Work request :: Set down the entries that follow exactly as written, leaving out any images.

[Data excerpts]
══════════════════════════════

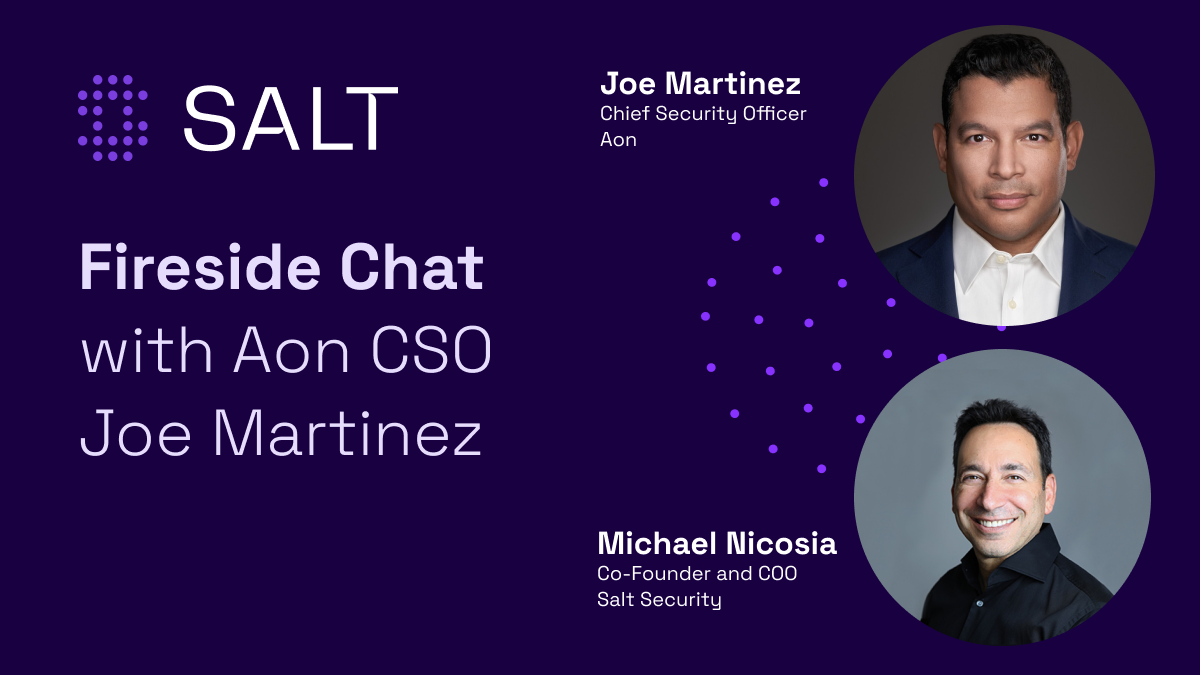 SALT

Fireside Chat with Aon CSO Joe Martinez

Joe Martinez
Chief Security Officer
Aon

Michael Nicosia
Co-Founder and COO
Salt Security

══════════════════════════════

Answer for the task ::
 SALT

Fireside Chat with Aon CSO Joe Martinez

Joe Martinez
Chief Security Officer
Aon

Michael Nicosia
Co-Founder and COO
Salt Security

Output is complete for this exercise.